§ Activity list
[a] In the passage on monads, rewrite the stretch from "If you mention" through "expressions as trees.", swapping "operators" for "connectives".
[b] According to the passage on monads, which function do mathematicians denote with the Greek letter μ?

§ Selected extract

- - -

If you mention monads to a programmer, you’ll probably end up talking about effects. To a mathematician, monads are about algebras. We’ll talk about algebras later — they play an important role in programming — but first I’d like to give you a little intuition about their relation to monads. For now, it’s a bit of a hand-waving argument, but bear with me.

Algebra is about creating, manipulating, and evaluating expressions. Expressions are built using operators. Consider this simple expression:

`x2 + 2 x + 1`

This expression is formed using variables like `x`, and constants like 1 or 2, bound together with operators like plus or times. As programmers, we often think of expressions as trees.

Trees are containers so, more generally, an expression is a container for storing variables. In category theory, we represent containers as endofunctors. If we assign the type `a` to the variable `x`, our expression will have the type `m a`, where `m` is an endofunctor that builds expression trees. (Nontrivial branching expressions are usually created using recursively defined endofunctors.)

What’s the most common operation that can be performed on an expression? It’s substitution: replacing variables with expressions. For instance, in our example, we could replace `x` with `y - 1` to get:

`(y - 1)2 + 2 (y - 1) + 1`

Here’s what happened: We took an expression of type `m a` and applied a transformation of type `a -> m b` (`b` represents the type of `y`). The result is an expression of type `m b`. Let me spell it out:

`m a -> (a -> m b) -> m b`

Yes, that’s the signature of monadic bind.

That was a bit of motivation. Now let’s get to the math of the monad. Mathematicians use different notation than programmers. They prefer to use the letter `T` for the endofunctor, and Greek letters: μ for `join` and η for `return`. Both `join` and `return` are polymorphic functions, so we can guess that they correspond to natural transformations.

Therefore, in category theory, a monad is defined as an endofunctor `T` equipped with a pair of natural transformations μ and η.

- - -

§ Data block
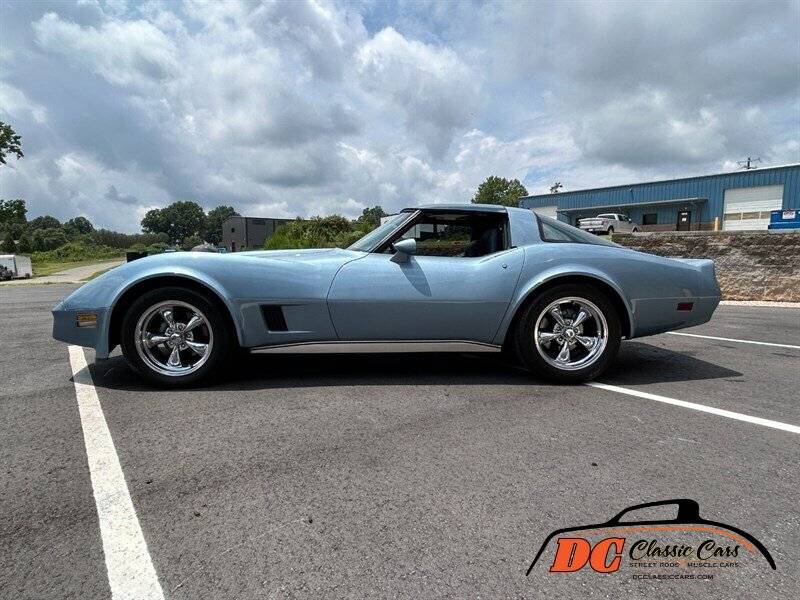 Chevrolet-Corvette-1982-black-126719-3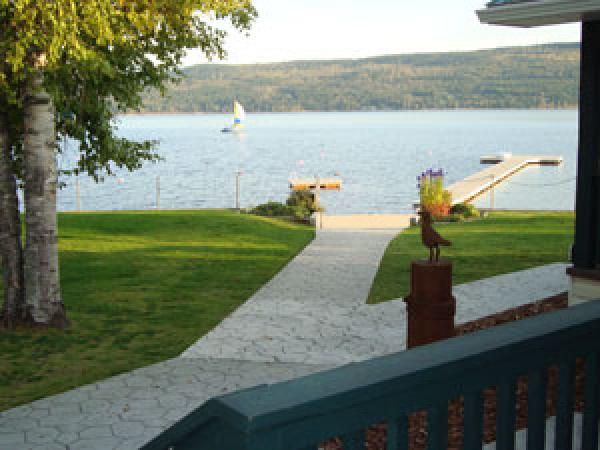 Shuswap Lake, British Columbia, Vacation Rental Cottage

- - -

§ Exercise solutions
[a]
If you mention monads to a programmer, you’ll probably end up talking about effects. To a mathematician, monads are about algebras. We’ll talk about algebras later — they play an important role in programming — but first I’d like to give you a little intuition about their relation to monads. For now, it’s a bit of a hand-waving argument, but bear with me.

Algebra is about creating, manipulating, and evaluating expressions. Expressions are built using connectives. Consider this simple expression:

`x2 + 2 x + 1`

This expression is formed using variables like `x`, and constants like 1 or 2, bound together with connectives like plus or times. As programmers, we often think of expressions as trees.

[b] They use μ for `join`.